Inevitably, this ethnic melange altered the way I perceive French cuisine. It inspired me to reinvent French classic recipes in a more inclusive fashion, one that does justice to its variegated glory. This recipe is an example.
Madeleine by definition are traditional, buttery, individual French cakes baked in shell-shaped molds and served with tea. My recipe of Dates Madeleine is adapted from a French recipe of steamed date pudding that I found years ago in Marabout French dessert book. I used the same ingredients, yet jazzed them up with a mix of North African sweet spices. Instead of steaming the pudding molds in Bain Marie (water bath), I bake the batter in Madeleine molds. It yields to a slightly crunchy exterior and moist interior. The salted caramel sauce complements the barley sweetened Madeleine and gives it a modern edge.

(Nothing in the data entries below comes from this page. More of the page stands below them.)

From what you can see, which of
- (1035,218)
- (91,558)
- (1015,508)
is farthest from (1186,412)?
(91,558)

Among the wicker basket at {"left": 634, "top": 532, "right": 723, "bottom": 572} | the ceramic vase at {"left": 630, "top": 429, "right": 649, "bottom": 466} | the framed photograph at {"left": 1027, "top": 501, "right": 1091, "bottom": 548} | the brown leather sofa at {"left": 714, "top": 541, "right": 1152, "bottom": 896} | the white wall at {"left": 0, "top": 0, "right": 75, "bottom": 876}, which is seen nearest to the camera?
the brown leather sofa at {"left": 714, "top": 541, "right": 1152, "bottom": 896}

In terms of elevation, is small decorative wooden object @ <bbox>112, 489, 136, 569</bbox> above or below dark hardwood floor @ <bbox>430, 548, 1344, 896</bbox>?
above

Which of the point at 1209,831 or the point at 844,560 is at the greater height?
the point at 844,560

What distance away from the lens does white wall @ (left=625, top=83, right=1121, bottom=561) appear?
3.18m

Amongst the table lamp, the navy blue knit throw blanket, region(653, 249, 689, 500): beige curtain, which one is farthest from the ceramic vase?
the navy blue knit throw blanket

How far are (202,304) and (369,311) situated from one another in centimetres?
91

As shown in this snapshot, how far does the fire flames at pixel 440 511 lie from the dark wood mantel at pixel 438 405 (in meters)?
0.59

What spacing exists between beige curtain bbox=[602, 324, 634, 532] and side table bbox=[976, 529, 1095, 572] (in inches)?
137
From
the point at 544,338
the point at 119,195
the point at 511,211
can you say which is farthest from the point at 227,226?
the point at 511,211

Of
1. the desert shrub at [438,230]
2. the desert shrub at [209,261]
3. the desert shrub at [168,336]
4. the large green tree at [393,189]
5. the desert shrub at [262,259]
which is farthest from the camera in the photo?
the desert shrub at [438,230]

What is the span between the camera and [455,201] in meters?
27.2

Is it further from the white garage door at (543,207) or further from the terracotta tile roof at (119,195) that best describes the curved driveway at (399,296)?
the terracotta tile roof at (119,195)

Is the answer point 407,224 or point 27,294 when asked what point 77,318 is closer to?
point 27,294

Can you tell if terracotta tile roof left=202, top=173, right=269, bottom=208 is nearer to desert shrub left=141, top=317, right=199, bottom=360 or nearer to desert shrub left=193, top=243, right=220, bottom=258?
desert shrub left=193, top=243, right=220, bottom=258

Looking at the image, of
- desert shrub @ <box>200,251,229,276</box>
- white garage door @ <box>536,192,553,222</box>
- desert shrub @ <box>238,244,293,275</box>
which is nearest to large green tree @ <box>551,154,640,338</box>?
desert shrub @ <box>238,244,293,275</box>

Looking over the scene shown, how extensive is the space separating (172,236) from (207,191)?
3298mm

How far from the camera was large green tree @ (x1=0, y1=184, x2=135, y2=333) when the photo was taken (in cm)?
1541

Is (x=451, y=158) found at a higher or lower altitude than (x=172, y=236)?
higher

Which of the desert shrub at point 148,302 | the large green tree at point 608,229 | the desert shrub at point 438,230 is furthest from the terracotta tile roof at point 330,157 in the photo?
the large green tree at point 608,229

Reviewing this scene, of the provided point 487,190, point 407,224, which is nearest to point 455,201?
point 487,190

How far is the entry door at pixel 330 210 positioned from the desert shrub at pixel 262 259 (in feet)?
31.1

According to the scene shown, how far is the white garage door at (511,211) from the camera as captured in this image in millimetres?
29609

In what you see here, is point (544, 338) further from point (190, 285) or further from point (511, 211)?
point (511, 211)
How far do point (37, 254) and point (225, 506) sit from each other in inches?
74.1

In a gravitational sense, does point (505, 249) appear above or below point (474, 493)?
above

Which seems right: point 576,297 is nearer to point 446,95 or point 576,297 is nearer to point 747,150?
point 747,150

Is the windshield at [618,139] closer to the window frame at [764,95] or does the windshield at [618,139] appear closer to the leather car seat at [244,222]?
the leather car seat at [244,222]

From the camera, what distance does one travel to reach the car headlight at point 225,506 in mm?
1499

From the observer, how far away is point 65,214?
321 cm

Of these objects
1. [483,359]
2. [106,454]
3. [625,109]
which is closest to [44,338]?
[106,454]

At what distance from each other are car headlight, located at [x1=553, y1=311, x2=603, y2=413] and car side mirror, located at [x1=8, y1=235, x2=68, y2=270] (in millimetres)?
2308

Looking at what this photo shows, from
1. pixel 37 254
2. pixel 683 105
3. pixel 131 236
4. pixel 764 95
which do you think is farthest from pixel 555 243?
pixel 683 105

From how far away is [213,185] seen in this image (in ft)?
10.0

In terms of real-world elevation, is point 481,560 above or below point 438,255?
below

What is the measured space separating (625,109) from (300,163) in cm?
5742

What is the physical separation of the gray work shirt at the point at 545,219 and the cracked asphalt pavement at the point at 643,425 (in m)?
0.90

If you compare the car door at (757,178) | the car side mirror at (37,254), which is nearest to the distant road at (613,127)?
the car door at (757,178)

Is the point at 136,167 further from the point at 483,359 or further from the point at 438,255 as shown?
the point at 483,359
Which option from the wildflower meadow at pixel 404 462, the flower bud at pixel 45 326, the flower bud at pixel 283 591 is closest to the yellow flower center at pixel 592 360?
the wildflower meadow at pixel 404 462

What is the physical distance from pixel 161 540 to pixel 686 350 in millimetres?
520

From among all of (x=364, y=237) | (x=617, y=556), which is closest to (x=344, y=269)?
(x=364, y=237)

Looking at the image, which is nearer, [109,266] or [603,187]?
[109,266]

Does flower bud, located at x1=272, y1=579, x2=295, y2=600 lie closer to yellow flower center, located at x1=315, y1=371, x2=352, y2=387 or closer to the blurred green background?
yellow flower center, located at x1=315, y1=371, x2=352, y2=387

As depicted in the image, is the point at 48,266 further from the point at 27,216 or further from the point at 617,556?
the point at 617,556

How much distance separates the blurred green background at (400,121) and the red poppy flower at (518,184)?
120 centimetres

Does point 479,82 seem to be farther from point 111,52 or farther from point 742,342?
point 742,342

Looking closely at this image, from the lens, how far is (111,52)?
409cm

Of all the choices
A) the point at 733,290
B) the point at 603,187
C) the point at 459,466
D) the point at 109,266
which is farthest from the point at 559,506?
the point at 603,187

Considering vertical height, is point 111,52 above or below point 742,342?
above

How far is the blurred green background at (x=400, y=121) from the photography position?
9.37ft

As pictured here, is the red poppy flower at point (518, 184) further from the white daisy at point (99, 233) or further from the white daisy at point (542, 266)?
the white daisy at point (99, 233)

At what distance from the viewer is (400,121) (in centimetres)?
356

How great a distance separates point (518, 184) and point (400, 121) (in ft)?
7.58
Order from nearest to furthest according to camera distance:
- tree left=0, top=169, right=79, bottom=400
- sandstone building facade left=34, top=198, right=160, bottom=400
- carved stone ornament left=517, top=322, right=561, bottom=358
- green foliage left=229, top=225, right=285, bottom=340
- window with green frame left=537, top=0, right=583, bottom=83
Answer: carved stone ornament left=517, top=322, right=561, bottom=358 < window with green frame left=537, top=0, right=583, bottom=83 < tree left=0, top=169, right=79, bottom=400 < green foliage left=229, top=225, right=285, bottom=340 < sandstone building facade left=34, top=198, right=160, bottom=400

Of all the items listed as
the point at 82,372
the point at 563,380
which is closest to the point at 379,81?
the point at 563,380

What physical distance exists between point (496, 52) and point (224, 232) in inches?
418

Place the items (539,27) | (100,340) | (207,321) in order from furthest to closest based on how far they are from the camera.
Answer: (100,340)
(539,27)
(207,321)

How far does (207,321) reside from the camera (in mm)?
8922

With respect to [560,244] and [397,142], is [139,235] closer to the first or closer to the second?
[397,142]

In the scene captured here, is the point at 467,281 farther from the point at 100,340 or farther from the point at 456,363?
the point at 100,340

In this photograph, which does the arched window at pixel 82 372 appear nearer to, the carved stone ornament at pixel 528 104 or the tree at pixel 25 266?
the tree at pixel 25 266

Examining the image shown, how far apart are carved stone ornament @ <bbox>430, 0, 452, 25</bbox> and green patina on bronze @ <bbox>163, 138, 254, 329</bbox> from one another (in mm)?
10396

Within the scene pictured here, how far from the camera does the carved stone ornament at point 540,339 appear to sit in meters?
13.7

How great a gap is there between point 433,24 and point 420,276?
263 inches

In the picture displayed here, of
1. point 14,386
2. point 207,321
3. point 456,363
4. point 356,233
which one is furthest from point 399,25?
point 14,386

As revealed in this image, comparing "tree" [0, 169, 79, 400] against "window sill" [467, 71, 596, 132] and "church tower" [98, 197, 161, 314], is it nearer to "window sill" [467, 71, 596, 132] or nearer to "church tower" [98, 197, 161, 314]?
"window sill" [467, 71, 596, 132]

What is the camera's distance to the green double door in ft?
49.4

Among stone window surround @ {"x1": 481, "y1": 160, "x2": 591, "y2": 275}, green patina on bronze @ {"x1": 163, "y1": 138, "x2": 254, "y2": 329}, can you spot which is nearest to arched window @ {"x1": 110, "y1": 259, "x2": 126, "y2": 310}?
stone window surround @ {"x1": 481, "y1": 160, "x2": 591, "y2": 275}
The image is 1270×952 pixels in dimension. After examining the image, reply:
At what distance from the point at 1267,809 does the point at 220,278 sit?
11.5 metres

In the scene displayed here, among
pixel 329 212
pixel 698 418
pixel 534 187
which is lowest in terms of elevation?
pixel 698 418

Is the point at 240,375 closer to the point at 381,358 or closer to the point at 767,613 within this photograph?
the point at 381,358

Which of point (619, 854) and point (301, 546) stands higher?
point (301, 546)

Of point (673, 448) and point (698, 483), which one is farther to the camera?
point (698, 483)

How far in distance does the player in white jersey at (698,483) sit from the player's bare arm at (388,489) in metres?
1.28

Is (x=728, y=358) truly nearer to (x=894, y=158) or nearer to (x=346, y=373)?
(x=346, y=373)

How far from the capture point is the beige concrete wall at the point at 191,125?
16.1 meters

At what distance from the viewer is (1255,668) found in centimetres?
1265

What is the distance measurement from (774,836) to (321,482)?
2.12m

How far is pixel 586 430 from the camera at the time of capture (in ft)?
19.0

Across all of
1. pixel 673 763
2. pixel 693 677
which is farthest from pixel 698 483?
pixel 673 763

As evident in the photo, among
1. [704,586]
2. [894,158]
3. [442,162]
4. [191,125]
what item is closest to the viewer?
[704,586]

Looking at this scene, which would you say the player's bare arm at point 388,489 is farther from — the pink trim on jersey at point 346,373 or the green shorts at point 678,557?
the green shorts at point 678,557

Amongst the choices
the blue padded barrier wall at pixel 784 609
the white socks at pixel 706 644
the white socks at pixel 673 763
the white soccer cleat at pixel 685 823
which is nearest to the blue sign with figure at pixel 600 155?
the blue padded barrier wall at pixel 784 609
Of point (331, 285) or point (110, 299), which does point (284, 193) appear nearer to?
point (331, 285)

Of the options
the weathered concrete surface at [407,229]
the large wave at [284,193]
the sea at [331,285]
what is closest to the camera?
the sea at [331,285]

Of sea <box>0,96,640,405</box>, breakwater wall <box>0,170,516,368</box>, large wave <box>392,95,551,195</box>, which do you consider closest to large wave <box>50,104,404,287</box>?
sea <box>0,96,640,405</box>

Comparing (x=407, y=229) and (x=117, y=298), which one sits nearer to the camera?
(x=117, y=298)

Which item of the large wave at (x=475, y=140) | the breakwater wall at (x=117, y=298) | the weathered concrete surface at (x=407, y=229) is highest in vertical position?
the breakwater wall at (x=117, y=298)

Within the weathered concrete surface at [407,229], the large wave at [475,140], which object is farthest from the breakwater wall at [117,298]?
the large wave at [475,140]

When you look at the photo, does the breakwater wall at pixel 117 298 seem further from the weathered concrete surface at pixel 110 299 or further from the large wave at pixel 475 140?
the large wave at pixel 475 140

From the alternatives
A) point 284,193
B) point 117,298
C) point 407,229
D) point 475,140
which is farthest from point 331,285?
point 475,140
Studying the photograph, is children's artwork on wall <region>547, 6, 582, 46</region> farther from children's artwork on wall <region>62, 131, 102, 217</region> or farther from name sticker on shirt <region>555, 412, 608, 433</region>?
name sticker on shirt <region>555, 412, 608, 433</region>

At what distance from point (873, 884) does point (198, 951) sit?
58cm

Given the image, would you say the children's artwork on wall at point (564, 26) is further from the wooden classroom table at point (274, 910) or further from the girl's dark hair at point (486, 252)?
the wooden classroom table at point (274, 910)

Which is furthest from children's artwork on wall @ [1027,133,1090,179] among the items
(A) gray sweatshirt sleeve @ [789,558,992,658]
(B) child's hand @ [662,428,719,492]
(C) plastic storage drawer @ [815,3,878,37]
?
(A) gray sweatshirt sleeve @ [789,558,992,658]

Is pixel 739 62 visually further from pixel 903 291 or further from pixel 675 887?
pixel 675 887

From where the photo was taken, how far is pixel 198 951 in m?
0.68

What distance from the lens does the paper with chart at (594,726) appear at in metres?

Dates Madeleine are becoming my go-to sweet recipe for casual brunches, elegant tea parties, fun potlucks and even kids lunch boxes. It is a quick one-bowl recipe that is easy to make. It does brings a fresh breath of French air to my table.
Dates Madeline Recipe
Makes 12 Madeleines
For Madeline batter:
125 g pitted chopped dates
150 ml water
125 g butter, cubed, at room temperature
125 g sugar powder
1 tsp vanilla extract
1/2 tsp ground cinnamon
1/4 tsp ground cloves
1/8 tsp ginger powder
175 g self-rising flour
For salted caramel sauce:
300 ml whipping cream
125 g brown sugar
50 g unsalted butter
1 tsp kosher salt
- Prepare the dates. Add the water to the chopped dates in a small saucepan on low heat. Let it simmer until dates are tender and then puree the water-dates mixture in the food processor.
- Make the caramel sauce. Add half of the whipping cream to the sugar and butter in a medium saucepan on low-medium heat. Stir continuously until sugar is dissolved and butter is completely incorporated. Let it simmer for 5 minute. Add the rest of the cream and turn off the heat.
- Mix well the sugar, butter, eggs, vanilla, spices using a spatula until all ingredients are fully incorporated and the batter becomes smooth, creamy, and pale. Mix in the dates’ puree.
- Scoop the batter into the non stick Madeleine molds using an ice cream scooper or two small spoons.
- Bake in a preheated 160° oven for 15 to 20 min or until the Madeleine are golden and a tooth pick inserted in the center comes out clean.
- Unmold the Madeleine onto a metal rack and let them cool completely. Drizzle the caramel sauce on top or serve it on the side.
- Don’t overbeat the Madeleine batter to avoid a crumbly texture.